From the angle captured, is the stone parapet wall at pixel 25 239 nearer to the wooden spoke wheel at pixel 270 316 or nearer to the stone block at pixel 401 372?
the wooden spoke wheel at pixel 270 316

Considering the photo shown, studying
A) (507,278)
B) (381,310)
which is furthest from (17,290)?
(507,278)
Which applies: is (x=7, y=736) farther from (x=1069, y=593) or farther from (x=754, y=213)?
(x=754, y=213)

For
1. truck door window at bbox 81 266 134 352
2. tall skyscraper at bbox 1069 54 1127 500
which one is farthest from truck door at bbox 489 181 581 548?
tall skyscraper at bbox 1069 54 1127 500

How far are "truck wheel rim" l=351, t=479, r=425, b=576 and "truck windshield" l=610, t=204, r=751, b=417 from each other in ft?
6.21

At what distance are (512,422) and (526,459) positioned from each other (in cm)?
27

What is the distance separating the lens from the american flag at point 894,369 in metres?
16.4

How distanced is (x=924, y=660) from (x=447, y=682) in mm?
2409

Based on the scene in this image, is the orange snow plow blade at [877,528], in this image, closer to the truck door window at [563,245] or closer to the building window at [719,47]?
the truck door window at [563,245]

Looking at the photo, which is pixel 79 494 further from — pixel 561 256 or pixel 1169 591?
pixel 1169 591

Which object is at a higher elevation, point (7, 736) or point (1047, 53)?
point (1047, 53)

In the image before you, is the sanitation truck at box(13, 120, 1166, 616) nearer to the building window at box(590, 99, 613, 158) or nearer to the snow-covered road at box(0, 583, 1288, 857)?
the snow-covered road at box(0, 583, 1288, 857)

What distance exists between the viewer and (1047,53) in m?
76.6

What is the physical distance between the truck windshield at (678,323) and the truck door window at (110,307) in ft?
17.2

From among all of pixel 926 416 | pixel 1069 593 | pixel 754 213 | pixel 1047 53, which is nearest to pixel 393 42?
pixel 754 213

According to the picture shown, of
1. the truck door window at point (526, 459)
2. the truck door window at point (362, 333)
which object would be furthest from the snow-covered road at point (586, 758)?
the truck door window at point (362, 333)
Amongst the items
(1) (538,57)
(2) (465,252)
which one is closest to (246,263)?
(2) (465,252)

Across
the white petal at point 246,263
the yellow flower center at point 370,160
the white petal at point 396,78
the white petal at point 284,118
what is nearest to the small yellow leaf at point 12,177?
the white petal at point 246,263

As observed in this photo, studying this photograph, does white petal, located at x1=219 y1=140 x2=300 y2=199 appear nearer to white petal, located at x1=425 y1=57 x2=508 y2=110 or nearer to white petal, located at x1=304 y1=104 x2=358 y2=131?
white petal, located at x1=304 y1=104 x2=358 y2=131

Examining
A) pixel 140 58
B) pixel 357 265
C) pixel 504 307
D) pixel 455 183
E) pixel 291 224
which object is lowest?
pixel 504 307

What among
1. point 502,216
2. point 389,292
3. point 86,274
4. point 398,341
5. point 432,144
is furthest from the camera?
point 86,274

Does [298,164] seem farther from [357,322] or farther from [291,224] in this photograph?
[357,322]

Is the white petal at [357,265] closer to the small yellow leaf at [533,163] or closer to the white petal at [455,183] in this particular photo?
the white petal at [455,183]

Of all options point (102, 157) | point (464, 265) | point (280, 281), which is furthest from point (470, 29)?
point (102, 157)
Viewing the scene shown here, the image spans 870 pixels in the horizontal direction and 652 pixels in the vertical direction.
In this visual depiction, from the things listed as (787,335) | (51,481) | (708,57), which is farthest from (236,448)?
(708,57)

□ □ □ □ □ □ □

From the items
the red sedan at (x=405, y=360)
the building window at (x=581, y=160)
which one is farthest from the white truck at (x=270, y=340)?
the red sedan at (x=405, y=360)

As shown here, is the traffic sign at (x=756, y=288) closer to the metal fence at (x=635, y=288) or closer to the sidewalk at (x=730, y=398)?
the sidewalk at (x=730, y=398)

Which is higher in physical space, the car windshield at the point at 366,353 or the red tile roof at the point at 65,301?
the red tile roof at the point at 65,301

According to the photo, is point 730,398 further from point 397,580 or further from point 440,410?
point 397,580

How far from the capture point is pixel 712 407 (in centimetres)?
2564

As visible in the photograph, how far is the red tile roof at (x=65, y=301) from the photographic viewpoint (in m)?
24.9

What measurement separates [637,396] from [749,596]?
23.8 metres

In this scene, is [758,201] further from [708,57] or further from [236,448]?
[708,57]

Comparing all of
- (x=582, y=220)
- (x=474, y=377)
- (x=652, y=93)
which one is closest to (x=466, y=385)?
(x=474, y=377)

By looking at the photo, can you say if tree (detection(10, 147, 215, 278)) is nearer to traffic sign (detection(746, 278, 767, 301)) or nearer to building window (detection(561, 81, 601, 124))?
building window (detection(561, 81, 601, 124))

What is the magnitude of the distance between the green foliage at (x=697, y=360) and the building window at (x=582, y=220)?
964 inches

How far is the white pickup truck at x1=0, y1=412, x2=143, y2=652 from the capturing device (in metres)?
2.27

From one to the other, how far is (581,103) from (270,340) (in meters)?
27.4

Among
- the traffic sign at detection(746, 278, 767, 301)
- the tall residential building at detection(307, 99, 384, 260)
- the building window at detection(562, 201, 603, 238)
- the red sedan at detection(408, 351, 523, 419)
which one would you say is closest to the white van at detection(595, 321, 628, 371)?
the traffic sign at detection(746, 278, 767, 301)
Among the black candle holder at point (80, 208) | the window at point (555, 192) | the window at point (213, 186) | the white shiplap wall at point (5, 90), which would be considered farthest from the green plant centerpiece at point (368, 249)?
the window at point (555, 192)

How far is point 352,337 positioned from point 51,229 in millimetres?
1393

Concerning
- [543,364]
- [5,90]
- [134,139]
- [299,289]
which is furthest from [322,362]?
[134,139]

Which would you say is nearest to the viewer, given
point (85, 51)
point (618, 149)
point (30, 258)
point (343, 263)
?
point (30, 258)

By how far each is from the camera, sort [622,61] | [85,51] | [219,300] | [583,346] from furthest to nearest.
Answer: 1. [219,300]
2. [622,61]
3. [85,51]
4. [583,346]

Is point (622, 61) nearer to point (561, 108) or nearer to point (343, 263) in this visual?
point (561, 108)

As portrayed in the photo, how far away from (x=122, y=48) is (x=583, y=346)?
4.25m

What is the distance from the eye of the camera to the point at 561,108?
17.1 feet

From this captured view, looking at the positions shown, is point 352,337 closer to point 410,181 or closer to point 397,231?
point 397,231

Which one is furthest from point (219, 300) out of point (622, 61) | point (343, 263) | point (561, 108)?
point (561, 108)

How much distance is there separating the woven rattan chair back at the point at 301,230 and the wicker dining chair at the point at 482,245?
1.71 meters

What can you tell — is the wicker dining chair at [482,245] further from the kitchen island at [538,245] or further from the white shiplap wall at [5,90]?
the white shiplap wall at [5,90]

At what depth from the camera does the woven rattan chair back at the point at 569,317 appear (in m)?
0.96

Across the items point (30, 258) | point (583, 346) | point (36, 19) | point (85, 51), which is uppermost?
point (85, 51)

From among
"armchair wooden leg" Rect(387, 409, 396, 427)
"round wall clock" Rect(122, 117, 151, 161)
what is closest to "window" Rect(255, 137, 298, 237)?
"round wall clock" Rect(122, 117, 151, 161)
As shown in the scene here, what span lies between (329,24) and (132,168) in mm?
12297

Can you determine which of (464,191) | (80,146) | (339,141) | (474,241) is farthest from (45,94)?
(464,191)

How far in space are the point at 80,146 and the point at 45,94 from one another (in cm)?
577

□ □ □ □ □ □ □

_GOAL_
Gather each line from the records above that contains the string "wheel", treating uppercase and lowercase as different.

_RESPONSE_
From the angle captured, is the stone parapet wall at pixel 25 239 nearer to the wooden spoke wheel at pixel 270 316 or nearer to the stone block at pixel 401 372?
the wooden spoke wheel at pixel 270 316
How far are "truck wheel rim" l=351, t=479, r=425, b=576 and "truck windshield" l=610, t=204, r=751, b=417 from each other in ft?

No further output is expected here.